第96話「大変なこと」
『……日車くん、大変なことになった』
ある日、家で勉強をしていると、二年生の時に作ったグループRINEに相原くんからRINEが来た。大変なこと? もしかしてジェシカさんと何かあったのだろうか? でも昨日僕にもメールが来ていたけど、ジェシカさんはいつも通りだったし、もしジェシカさんと何かあったらグループRINEではなくて個別に来るよなと思った。
『ん? 大変なことって?』
『……だんだん最後のテストが近づいているんだけど、数学がさっぱり分からなくて……今度は赤点になってしまいそうな気がして』
そう、二学期の定期テストが近づいていた。三年生はこれが最後のテストとなる。三学期は自由登校になり、テストがないのだ。なるほど、最後のテストは赤点もなく綺麗に終わりたいものだ。
『そうなのね、相原くんも頑張ってるわね。でも最後のテストで赤点というのは嫌ね……』
『あ、私も実は分からないところがあって……! 最後は赤点もなく終わりたいのですが……』
大島さんと富岡さんもRINEを送ってきた。
『そうか、みんな頑張ってるね。でもたしかに最後のテストで赤点というのは嫌だな……そうだ、明日祝日で休みだけど、みんなで学校に集まらない? みんなで勉強して教え合おうよ』
『……おお、助かる。学校行くよ』
『そうね、それがいいかもしれないわね、休日だけど学校は開いているはずだから、大丈夫だと思うわ』
『そうですね、集まりましょう……! よろしくお願いします……!』
『うんうん、そうだ、他の人にも声かけてみるね。みんなで勉強した方がいいだろうし』
僕はすぐに絵菜、杉崎さん、木下くん、九十九さんにRINEを送ってみた。みんな明日行けると返事が来た。急にお誘いしたがみんなやる気を出していてホッとした。
『みんな学校に行けるみたいだよ。じゃあ明日学校で』
グループRINEに送った後、ふとスマホの時計を見る。まだ寝るにはちょっと早いかな。もう少し頑張って勉強しておこうと思った。
* * *
次の日、僕はいつも学校に行く時と同じように準備をしていた。
「休みの日なのに学校行くなんて、お兄ちゃんもすごいねぇ」
日向がみるくと遊びながら言った。みるくは「みー」と鳴きながら猫じゃらしを追いかけている。

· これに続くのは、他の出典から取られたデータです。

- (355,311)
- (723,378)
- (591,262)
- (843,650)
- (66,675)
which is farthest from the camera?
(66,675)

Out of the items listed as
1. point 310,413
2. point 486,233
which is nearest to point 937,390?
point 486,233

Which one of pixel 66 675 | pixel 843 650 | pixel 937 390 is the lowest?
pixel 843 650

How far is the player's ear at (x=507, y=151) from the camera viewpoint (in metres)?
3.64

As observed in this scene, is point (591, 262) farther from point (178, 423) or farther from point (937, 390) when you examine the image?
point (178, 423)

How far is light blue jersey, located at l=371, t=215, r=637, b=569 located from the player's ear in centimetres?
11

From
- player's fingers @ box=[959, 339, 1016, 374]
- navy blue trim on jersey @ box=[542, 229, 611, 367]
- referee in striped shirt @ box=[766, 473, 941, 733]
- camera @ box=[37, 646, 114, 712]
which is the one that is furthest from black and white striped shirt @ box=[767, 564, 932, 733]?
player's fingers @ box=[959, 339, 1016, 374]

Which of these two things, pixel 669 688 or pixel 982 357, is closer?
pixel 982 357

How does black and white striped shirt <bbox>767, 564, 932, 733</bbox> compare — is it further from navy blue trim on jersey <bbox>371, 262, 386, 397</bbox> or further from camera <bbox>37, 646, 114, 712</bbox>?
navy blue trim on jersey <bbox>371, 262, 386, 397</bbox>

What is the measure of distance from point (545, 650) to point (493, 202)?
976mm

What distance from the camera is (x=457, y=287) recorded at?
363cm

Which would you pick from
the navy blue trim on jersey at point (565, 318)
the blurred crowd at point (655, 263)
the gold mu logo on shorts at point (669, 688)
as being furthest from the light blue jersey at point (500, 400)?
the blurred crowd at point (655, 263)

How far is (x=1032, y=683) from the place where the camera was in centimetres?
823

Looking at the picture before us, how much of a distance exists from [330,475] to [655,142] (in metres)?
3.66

「まぁ、みんな頑張ってるみたいだからね、僕も頑張らないとな」
「そっか、三年生は大変だねぇ。あ、そうだ、駅前で売っているクッキー買ってきてくれない? あれ美味しいからさー」
「えぇ、遊びに行くんじゃないんだぞ……まぁいいけど。じゃあ行ってきます」
日向と母さんに「行ってらっしゃーい」と見送られ、僕は学校へ行く。テスト前なので部活動生もおらず、学校はけっこう静かだった。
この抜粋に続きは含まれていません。